### Dataset excerpts

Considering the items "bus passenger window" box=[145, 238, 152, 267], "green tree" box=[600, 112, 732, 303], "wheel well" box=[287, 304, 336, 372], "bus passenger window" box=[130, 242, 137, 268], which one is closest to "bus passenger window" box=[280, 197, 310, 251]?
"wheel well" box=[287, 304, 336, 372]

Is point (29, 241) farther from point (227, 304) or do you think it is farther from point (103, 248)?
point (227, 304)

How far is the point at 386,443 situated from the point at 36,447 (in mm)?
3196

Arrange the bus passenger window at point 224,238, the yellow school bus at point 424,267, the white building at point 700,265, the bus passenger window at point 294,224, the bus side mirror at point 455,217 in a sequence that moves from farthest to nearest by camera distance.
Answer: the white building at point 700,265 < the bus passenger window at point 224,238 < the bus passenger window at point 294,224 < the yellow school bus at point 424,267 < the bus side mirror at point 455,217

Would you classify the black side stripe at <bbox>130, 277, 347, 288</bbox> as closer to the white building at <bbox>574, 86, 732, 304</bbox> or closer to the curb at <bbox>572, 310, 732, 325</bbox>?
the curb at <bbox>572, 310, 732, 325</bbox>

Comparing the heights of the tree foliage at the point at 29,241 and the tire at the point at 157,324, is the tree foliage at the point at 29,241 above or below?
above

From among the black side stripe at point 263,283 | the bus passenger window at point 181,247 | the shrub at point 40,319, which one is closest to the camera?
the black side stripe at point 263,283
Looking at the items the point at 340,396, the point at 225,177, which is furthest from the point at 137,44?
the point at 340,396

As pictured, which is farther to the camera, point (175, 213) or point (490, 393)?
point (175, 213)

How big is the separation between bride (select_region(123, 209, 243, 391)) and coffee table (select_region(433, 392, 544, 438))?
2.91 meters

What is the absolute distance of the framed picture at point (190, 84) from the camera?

### Goal
Rewrite everything from the line containing "Looking at the" down to the last of the lines, renaming "coffee table" to "low table" and leaving all else unchanged.

### The response
Looking at the items the point at 340,396, the point at 225,177, which is furthest from the point at 137,44?
the point at 340,396

As pictured, which is farther to the camera, point (175, 213) or point (490, 393)?
point (175, 213)

How big is the separation between bride (select_region(123, 209, 243, 391)) and low table (select_region(433, 392, 544, 438))?
2.91 meters

What is the absolute distance of the framed picture at point (190, 84) from the camera?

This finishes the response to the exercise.